======== Okuma Metni ========

Çoğunlukla Ankara'da yaşıyorlar. Sandıktan kendi arzu ettikleri gibi çıkmayan iktidarı çeşitli oyunlarla elde etmeye çalışıyorlar. Sivil ve askeri bürokrasi bunun bir parçası. İktidar için "gizli gündemleri var, örtülü amaçları laiklik dışı bir rejim getirmek" diyen seçkinlerin aslında kendilerinin gizli gündemi var. Bunlar "siyasi çoğunluk devleti ele geçirecek" dahi diyebiliyorlar.
Gizli gündemleri, laiklik korkusunu tahrik ederek ve yayarak, Türkiye'de seçkinlerin iktidarını sürdürmektir.
TSK siyasete girmesin denildiğinde, askerden çok askerci bazı siviller, bunu TSK'yı etkisizleştirmek olarak sunup konuyu saptırıyor. Ben TSK'nın çok etkili ve güçlü olmasını istiyorum. Ama askeri bir güç olarak etkili ve güçlü, ülkeyi yönetmek için değil. Sivil ve askeri bürokrasinin, demokratik işleyiş sonunda işbaşına gelen sivil iktidarlara bağlı kalması gerekiyor. Bu kadar basit. Zaten bunun tersi olduğunda, siyasete karıştığında etkisizleşir silahlı kuvvetler. Unutmayın, çok örnekleri var bunun kendi tarihimizde.
Eğer Baykal müdahale kışkırtıcılığı yerine demokrasiye sadakatini açık bir şekilde ortaya koysaydı Türk demokrasisi 27 Nisan'da bir müdahaleyle karşı karşıya kalmazdı. Bu tavırlardan büyük acı duydum.
Demokrasiye sadakati olmayan tepeden inmeci seçkinler partisine dönüştü Baykal'la CHP. Zaten Batılı sosyal demokratlar da Baykal'ın CHP'si için benzer şeyler söylüyorlar. Eğer merkez sağda ve merkez solda demokrasiye inanan güçlü iki parti olsaydı, rejimin ve demokrasinin istikrarına büyük bir katkı sağlanmış olurdu. Türkiye kazanırdı.
Bu noktada dış faktörlerin etkili olduğunu düşünmüyorum. En büyük neden Baykal'ın tercihleri.
CHP bu ülkenin kurumsal yapısı en güçlü partisiydi, ama Baykal bu yapıyı tamamen tahrip etti.
Geçen hafta. Ama fikri bağlarım uzun süredir kopmuştu.
AK Parti yönetimiyle açık ve samimi görüşmeler oldu…
Bu soruya cevap veremem, çünkü muhatabı ben değilim…
AK Parti elbette sosyal demokrat parti değil ama sosyal demokrat ilkelerin çoğunu Baykal'ın CHP'sinden daha iyi temsil ediyor. Buna hiç kuşkum yok. AK Parti'ye geçersem, ülkeyi kuşatan yapay gerginliğin, kavga ortamının azalmasına katkım olabilir diye umut ediyorum.

========

* _Görev_: Okuma metnine göre seçkinlerin gizli gündemi nedir? Yalnızca okuma metnine dayanınız.

======== Sağlanan Malzeme ========

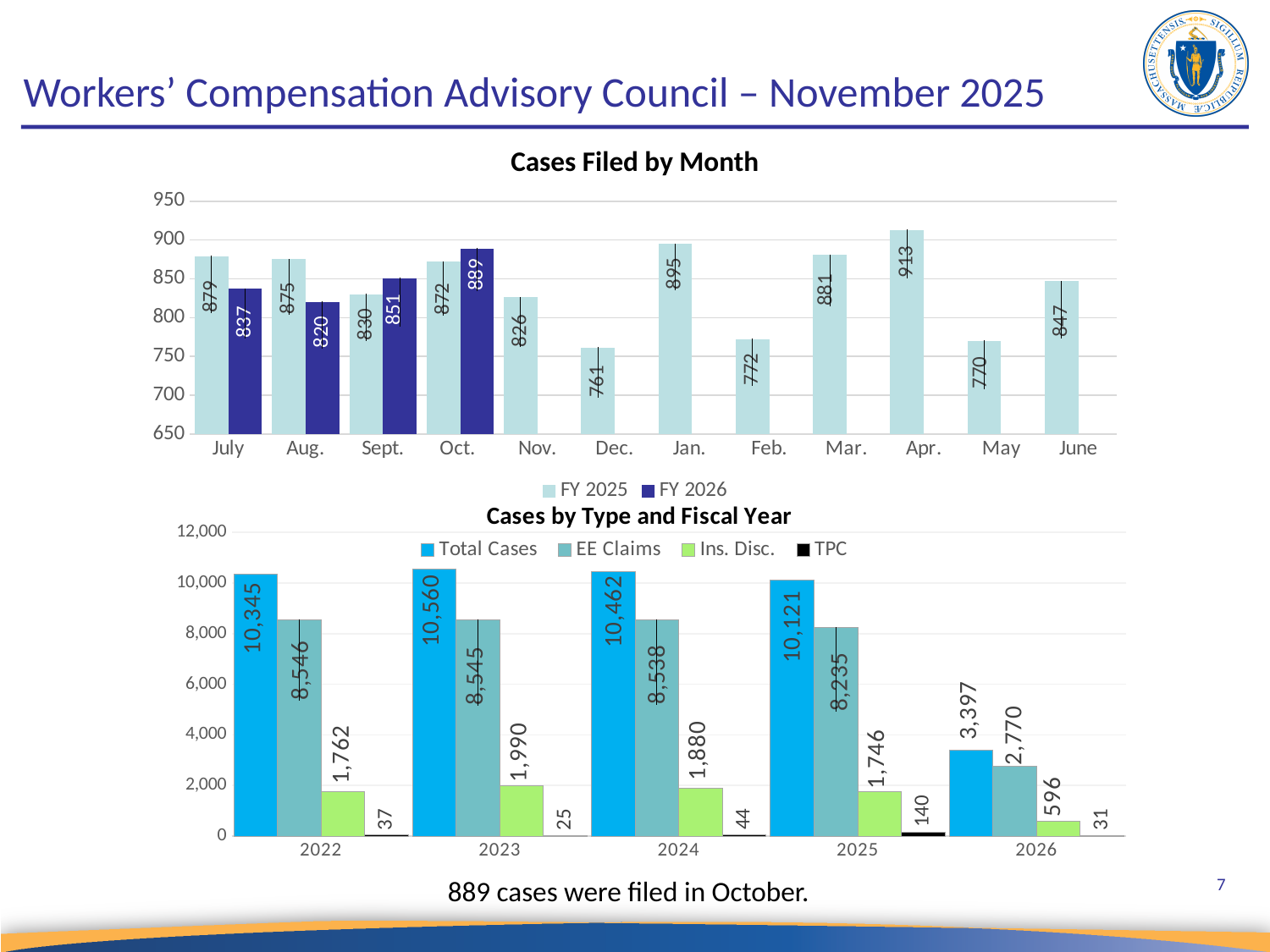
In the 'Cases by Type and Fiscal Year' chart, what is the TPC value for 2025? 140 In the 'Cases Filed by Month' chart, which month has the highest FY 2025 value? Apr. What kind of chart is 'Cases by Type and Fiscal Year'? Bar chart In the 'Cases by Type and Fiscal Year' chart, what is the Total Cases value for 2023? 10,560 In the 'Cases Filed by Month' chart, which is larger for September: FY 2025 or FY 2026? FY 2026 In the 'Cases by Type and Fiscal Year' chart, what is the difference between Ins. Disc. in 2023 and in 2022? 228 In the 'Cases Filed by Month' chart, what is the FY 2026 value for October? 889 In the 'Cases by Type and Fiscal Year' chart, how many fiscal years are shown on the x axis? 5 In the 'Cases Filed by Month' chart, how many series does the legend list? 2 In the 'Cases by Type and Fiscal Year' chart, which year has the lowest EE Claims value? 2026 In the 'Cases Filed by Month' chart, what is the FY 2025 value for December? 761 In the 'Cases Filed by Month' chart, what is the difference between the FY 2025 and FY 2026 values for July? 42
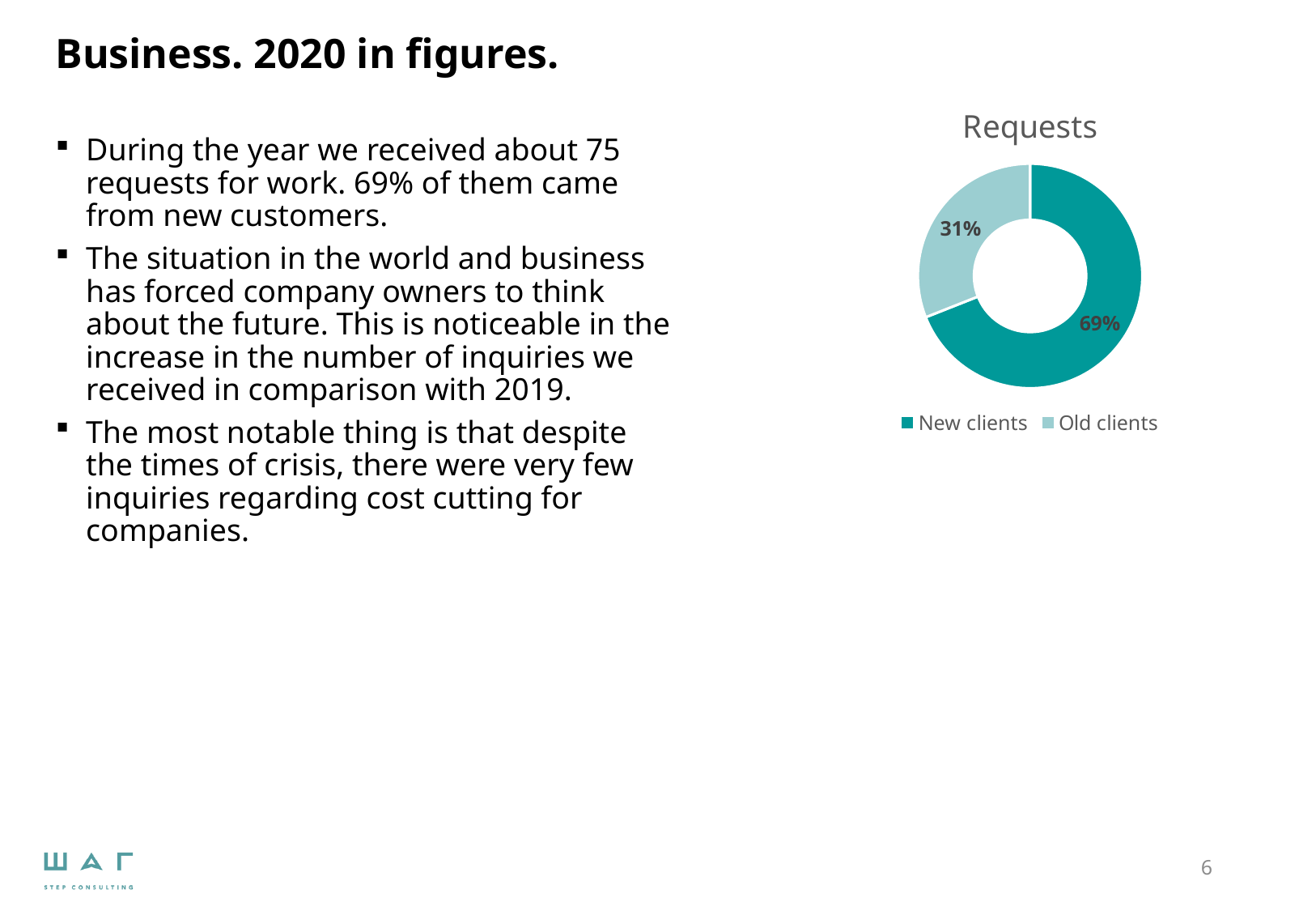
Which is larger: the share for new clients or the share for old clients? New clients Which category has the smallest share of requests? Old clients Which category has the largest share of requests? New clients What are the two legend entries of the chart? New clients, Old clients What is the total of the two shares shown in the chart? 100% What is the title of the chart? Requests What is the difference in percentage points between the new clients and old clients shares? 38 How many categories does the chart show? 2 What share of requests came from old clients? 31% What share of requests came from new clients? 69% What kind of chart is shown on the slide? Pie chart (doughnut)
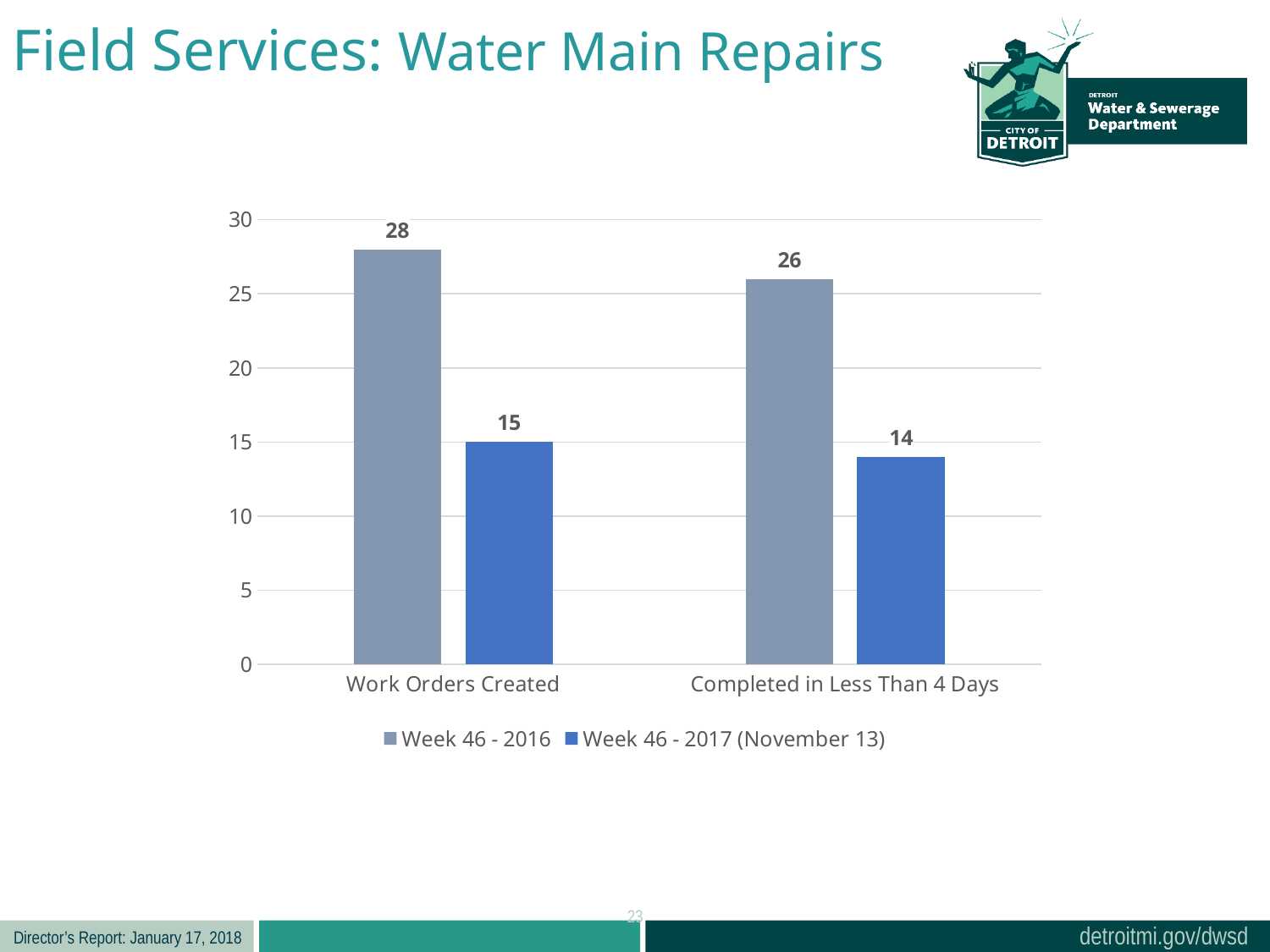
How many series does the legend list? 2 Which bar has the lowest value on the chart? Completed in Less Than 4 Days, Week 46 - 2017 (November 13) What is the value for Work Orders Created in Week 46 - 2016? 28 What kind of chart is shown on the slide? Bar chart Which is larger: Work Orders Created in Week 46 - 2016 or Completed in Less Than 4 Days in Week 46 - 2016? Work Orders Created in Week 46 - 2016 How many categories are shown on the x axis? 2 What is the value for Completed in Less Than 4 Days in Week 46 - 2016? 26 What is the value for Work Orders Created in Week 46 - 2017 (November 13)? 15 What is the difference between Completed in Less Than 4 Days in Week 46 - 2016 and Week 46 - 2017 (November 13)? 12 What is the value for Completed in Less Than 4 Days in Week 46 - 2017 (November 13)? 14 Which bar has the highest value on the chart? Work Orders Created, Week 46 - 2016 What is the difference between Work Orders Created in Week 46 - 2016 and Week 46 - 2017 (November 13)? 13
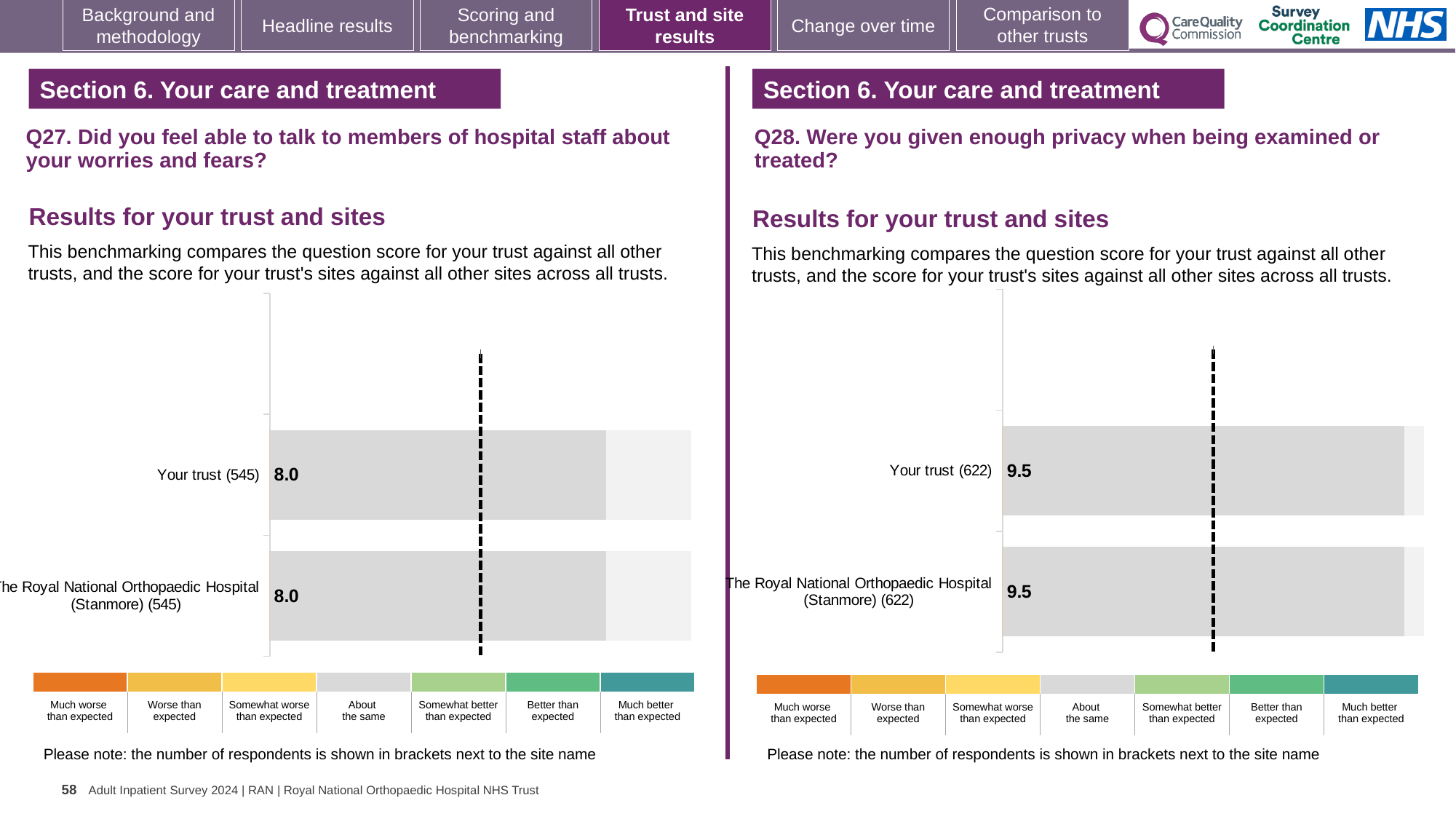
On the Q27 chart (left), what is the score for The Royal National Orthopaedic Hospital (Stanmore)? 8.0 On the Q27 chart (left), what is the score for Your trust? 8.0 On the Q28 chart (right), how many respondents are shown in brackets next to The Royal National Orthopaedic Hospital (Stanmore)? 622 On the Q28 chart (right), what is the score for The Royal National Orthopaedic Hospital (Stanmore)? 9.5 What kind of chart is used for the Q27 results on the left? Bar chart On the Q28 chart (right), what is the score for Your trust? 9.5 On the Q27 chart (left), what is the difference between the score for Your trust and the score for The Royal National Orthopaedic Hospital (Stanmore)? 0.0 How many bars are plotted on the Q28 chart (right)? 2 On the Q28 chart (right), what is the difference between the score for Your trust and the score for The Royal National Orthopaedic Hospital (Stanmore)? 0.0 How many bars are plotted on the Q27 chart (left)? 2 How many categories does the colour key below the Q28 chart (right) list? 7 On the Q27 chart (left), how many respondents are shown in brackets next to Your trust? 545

========

* _Alıştırma Sonucu_: Laiklik korkusunu tahrik ederek ve yayarak Türkiye'de seçkinlerin iktidarını sürdürmektir.